Iwas teaching ESL at a community college in New York about five years ago when my prettiest student invited me to her house out of the blue to discuss what she referred to as “an urgent thing.” I asked Natalia, as I will call her, if we could perhaps talk in a more neutral environment, like our classroom or a café. But she insisted on complete privacy. I vaguely recalled something about my school’s ‘No Fraternization’ policy, but agreed to pay a visit to my twenty-two-year-old Russian-Greek student’s home.
On the N train to her place in Astoria, I wondered what Natalia could possibly need to talk about. Some arcane point of English grammar? Or was I getting lured into a trap that would have the makings of a noir thriller? With her jet black hair, bright blue eyes, svelte figure and short skirts, Natalia was just right for a femme fatale. I of course would excel as the hapless Joe who gets in over his head.
When I got there she asked me to sit on her sofa while she fixed something in the kitchen. She brought out orange juice and pizza. We ate and drank, made small talk. Then she cleared everything away, sat down next to me, and smiled.
“You ready for talk?” she asked.
“I’m all ears,” I said, wondering if she knew that odd idiom.
She told me how much she enjoyed my class and what a good teacher she thought I was. And then she said I was good-looking and wondered if, by any chance, I happened to be gay. I said I wasn’t. She asked if I was single. I said I was.
“So no one can be surprised if handsome, single, not-gay English teacher and his young student fall in love,” she said.
“Good! So here’s what,” she said, taking my hands in hers. “We can get married so I can get Green Card!”
I looked at her with a slightly furrowed brow. She went on:
“I can pay you $15,000 cash when we marry and $15,000 after two years when we can divorce. I have lawyer who will help with everything. We live together and my mother can come from Athens to live with us. So how do you think?”
“Well, um …”
“We don’t have romance,” she said. “It’s business. I get Green Card. You get money and to live no rent.”
I’d been bracing myself for a proposition of another kind. But all that cash wasn’t so easy to resist either, not to mention two years of relief from New York’s obscene rent. I told her I needed to think it over.
The next day, I talked it out with a few friends. One told me the going rate for a Green Card marriage had to be at least fifty grand. Another thought her means of income—she said “exotic dancing”—made the whole thing a bit dicey. A third pointed out the prospect of a failed INS interview as in the movie “Green Card.”
And all the while I kept thinking about the sticky intertwining of our lives that would be necessary to pull it off. Like how would I explain to a future girlfriend what an exotic dancer and her mom were doing watching “Baywatch” reruns in my living room?

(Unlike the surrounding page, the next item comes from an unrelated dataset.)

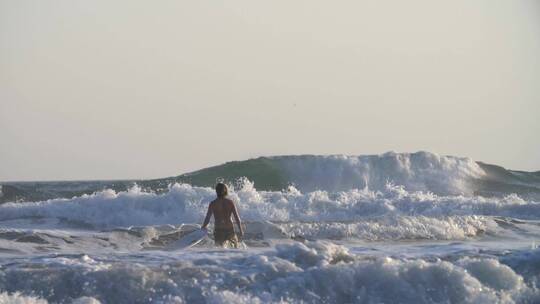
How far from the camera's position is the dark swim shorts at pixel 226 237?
14.2m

There was no way to sugarcoat it for parental approval either. If something went wrong, I could be looking at up to five years in jail plus a quarter-million-dollar fine for committing marriage fraud.
A few days later I called Natalia and told her I appreciated the offer, but the risk outweighed the benefits.
“But nobody know truth!” she said. “We live together two years then divorce! This is good plan. What’s problem?”
“I’m sorry, but I can’t,” I said.
She told me to take a little more time to think about it and called the next day. When I told her the same thing again, she let out a sigh and said I was “selfish.”
Her lawyer, she said, thought so too. Neither could understand how I could pass up the chance to make all that money while helping a girl and her mother get a shot at becoming American.
I told her I would gladly refer her to someone else. She let out a deeper sigh and said my teaching actually wasn’t so great, and I was probably gay after all.
The next day, she transferred out of my class, and that was the last I heard of Natalia.